第11話
「なんとか答えろよ!」
怒鳴った瞬間、英也が低い声でうなりをあげた。
「ぐるるるるるっ」
それはまるで獣のうなり声で、良介は一瞬ひるんだ。
その瞬間手の力を緩めてしまい、英也は逃げ出した。
「あ、待って!!」
稲荷が声をかけるが英也の姿はあっという間に見えなくなってしまったのだった。
☆☆☆
「まるで獣みたいだった」
長い石段をあがりながら良介は呟く。
もうキツネのお面は外していた。
英也の上げたうなり声は人間のものじゃなかった。
「やっぱりあのモヤが関係しているのよ。じゃなきゃ人殺しなんてあんなに簡単にできるものじゃないもの」
稲荷の言葉に良介はうなづいた。
良介もそう思う。
だから今からもう一度、あの裏鬼門へ行ってみるつもりだった。
あのモヤの正体を掴むことができれば、英也と大輝を元に戻すことができるかもしれない。
外にあるグリーンに塗られた非常階段を上がりきった時、階段を上がってくる足音が聞こえてきて2人はまた貯水槽の影に身を隠した。
屋上のドアの開閉音が聞こえてきた後、そっと顔をのぞかせる。
そこにいたのは白いエプロンをつけ、三角巾を巻いた女性だった。
どうやら下の階のパン屋さんみたいだ。
屋上に干していたタオルやふきんを取り込みに来たみたいだ。
女性は鼻歌を歌いながらお店使う布類を洗濯籠に放り込んでいく。
と、その時。
女性が動きを止めて割れている岩へと視線を向けた。
岩の割れ目からは今も少しずつ黒いモヤが出てきていて、それは空気中に溶けていっているように見えた。
「あら、この岩割れていたっけ?」
首を傾げて岩に近づく女性。
良介は嫌な予感が胸によぎった。
あの岩に近づかないほうがいいんじゃないか?
稲荷もそう感じたのだろう2人して顔を見合わせたそのときだった。
突然バタンッと音がして、女性へと視線を戻した。
するとさっきまで鼻歌を歌って元気そうだった女性が、その場に倒れこんでいるのだ。
「大丈夫ですか!?」
良介はすぐに書水槽の影から飛び出した。
稲荷も後ろからついてくる。
倒れた女性の肩を揺さぶると女性は「ううん……」と、声をあげてうっすらと目を明けた。
よかった、気絶してただけだった。
ホッと胸を撫で下ろしたのもつかの間、良介は女性の目が灰色になっていることに気がついた。
それは英也たちと同じ目の色だった。
「あれ、私……」
女性が呟くと同時に良介と視線がぶつかった。
その瞬間女性の両手が良介の首に伸びてくる。
咄嗟のことでよける暇がなかったが、間に稲荷が入り込んで女性の手をはたいていた。
「逃げなきゃ!」
稲荷に手をつかまれ、非常階段を走って降りる。
カンカンカンと2人分の足音が響いて来る中、女性は屋上からジッと良介のことを見ていたのだった。
どうやらあのモヤを吸い込んだ人はみんな同じようになってしまうらしい。
「あのモヤについて調べれば、元に戻るかもしれない」
良介の言葉に稲荷はうなづいた。
「だけど今日はもう帰りましょう。真っ暗よ」
そう言われて狭い空を見上げると、確かに夜になっていた。
この町はいつでも丸い球体が太陽の代わりをしているので時間の感覚がなくなってきてしまう。
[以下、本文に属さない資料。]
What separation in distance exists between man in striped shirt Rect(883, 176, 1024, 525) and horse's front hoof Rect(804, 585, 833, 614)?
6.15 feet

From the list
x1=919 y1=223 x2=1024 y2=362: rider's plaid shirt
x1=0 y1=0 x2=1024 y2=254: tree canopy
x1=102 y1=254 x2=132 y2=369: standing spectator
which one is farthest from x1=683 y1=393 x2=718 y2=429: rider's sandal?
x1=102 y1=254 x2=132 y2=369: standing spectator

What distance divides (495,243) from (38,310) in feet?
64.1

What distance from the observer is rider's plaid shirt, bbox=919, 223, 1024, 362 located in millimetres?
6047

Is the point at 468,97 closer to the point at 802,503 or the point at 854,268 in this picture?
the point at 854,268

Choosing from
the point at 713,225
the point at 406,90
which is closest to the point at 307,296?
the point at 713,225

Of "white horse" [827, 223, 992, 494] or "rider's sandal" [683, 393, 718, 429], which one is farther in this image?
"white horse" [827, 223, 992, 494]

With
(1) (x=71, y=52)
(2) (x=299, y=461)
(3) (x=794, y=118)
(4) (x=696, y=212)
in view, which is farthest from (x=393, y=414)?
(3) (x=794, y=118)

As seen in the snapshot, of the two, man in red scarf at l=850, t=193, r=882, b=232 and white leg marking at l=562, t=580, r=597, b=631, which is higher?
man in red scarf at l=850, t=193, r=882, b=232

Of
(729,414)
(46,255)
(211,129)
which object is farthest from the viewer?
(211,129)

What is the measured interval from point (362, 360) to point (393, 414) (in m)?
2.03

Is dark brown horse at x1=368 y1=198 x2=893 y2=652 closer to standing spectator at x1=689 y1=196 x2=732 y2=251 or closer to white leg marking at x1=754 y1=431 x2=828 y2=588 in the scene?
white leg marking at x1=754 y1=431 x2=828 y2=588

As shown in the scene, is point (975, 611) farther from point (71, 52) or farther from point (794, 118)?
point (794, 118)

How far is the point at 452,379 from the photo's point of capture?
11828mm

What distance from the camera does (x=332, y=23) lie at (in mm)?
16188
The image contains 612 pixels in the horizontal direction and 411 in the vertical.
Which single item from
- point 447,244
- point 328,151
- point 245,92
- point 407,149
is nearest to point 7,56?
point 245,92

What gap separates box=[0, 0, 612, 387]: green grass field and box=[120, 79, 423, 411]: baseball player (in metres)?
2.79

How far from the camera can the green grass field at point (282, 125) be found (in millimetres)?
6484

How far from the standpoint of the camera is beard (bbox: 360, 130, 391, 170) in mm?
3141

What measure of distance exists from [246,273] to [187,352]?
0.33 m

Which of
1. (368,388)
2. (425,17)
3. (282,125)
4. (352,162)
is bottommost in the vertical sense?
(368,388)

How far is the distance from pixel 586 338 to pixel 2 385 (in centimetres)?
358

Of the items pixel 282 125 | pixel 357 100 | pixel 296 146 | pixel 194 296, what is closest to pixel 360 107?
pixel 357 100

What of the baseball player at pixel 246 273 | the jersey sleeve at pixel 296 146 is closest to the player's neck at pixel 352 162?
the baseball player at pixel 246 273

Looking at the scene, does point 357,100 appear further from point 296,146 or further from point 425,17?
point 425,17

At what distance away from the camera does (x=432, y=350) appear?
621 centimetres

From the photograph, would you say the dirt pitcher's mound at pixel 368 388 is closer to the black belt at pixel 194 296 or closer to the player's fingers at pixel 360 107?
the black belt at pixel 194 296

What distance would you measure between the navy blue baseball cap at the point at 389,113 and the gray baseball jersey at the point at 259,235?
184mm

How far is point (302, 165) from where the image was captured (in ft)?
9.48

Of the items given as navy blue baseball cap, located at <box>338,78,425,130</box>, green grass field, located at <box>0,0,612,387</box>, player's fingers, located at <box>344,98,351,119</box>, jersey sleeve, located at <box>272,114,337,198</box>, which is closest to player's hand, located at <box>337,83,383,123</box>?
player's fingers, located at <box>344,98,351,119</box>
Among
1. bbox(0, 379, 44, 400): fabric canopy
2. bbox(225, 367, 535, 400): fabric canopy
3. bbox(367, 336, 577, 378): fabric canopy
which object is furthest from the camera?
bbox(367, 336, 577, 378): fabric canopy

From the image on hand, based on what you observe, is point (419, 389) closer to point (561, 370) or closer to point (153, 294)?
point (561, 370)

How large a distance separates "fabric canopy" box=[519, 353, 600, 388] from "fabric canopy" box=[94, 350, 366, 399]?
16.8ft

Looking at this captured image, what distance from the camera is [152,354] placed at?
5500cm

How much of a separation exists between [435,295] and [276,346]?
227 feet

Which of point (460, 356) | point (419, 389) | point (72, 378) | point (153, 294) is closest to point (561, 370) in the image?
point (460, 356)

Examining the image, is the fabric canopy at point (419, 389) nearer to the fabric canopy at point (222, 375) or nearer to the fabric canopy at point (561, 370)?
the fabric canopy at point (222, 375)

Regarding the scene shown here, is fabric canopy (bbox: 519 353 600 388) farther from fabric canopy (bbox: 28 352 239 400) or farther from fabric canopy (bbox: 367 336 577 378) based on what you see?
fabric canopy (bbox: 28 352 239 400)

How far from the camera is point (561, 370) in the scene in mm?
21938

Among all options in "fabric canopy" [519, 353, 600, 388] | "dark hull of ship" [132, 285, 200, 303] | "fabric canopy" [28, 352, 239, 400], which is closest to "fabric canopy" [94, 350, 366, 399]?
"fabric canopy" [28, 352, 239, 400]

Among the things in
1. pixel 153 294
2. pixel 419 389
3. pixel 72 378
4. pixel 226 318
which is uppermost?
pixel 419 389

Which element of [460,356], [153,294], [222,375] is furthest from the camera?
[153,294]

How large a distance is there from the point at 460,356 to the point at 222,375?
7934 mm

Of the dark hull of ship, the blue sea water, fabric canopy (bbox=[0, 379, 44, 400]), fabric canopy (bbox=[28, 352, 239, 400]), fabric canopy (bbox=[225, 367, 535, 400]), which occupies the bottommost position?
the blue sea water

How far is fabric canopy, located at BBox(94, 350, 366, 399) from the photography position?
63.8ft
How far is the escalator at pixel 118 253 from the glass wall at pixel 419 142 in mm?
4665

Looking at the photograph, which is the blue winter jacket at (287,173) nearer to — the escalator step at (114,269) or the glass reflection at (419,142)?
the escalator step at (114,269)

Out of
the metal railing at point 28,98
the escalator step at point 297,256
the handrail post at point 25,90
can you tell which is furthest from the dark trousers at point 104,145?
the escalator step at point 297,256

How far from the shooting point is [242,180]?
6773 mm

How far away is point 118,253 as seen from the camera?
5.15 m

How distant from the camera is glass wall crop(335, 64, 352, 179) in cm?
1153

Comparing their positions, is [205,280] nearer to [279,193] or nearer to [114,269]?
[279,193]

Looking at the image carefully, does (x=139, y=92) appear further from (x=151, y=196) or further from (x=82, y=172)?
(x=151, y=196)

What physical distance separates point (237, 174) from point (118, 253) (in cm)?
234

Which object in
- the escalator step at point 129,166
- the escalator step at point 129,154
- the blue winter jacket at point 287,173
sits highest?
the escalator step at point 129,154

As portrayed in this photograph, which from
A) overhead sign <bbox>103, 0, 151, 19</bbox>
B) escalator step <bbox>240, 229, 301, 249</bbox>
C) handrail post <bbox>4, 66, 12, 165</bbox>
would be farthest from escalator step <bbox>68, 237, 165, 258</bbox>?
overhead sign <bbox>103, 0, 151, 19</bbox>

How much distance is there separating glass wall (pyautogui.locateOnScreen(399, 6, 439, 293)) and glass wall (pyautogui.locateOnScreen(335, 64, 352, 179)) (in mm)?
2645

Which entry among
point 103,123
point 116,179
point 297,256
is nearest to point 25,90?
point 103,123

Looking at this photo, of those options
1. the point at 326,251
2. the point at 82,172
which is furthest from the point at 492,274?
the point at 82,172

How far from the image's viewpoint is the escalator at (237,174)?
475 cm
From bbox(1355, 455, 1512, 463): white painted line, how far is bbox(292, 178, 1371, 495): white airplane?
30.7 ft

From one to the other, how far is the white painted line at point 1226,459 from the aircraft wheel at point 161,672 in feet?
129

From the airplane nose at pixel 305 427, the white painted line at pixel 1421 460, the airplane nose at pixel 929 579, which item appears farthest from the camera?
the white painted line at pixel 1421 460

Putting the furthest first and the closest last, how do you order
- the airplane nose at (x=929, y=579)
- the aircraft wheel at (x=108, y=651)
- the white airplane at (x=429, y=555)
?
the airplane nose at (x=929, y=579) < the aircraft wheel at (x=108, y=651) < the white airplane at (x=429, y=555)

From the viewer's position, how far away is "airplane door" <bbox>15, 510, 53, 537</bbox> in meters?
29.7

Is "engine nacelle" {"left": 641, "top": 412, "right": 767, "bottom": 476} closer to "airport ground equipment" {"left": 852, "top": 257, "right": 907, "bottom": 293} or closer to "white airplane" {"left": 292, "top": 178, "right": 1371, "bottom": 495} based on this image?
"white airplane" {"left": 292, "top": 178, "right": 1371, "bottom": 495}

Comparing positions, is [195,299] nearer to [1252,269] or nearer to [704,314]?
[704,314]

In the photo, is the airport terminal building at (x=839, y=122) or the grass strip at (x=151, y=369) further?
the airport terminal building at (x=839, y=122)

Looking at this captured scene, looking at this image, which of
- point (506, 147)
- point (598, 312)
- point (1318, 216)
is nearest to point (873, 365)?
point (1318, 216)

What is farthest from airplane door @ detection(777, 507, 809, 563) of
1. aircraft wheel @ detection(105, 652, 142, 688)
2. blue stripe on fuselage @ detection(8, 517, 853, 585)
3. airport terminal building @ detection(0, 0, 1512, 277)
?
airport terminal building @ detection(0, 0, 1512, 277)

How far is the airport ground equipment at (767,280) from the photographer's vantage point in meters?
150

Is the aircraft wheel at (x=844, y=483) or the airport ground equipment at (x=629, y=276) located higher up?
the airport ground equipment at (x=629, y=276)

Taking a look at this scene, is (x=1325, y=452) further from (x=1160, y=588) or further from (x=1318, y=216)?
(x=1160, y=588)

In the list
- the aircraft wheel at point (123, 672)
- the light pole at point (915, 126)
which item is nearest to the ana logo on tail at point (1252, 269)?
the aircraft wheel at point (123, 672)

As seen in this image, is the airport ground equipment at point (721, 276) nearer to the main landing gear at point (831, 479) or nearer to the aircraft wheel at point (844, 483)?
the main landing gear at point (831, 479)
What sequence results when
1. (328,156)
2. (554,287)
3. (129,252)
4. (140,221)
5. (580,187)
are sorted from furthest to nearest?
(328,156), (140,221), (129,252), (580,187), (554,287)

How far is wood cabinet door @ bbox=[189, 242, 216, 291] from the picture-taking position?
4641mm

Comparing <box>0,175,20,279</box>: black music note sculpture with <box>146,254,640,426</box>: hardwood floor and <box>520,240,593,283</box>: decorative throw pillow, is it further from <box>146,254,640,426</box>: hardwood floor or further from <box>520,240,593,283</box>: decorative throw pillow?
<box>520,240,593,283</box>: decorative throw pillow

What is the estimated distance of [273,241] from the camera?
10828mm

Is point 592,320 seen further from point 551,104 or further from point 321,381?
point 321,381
「でも、もう少しでなにかわかるかもしれないじゃないか」
周囲はまだ明るいし、このまま帰るのは忍びなかった。
しかし、稲荷は首を縦には振らなかった。
「ダメよ。ここももうじき夜になる」
その言葉の意味がわからなかったが、稲荷が視線を向けた先に目をやると球体の明かりがどんどん消えていっていることがわかった。
その途端町から光が消えて真っ暗になる。
歩道も道路も線路も、もうどこにも人の姿はなくて真っ黒な闇に包まれていく。
ビルからもれ出る明かりだけが頼りになるらしかった。
「さぁ、早く帰りましょう」
稲荷に言われて、良介はうなづいたのだった。